— START Data extract —

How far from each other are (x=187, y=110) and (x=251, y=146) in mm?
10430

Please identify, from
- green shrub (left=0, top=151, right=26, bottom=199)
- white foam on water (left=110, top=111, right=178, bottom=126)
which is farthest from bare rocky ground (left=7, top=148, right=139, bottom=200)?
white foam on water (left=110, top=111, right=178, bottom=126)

— END Data extract —

- Task prompt -
Find every line in the entries above that contains the string "left", and copy each of those lines in full.

- Expected output -
- green shrub (left=0, top=151, right=26, bottom=199)
- white foam on water (left=110, top=111, right=178, bottom=126)
which is farthest from bare rocky ground (left=7, top=148, right=139, bottom=200)?
white foam on water (left=110, top=111, right=178, bottom=126)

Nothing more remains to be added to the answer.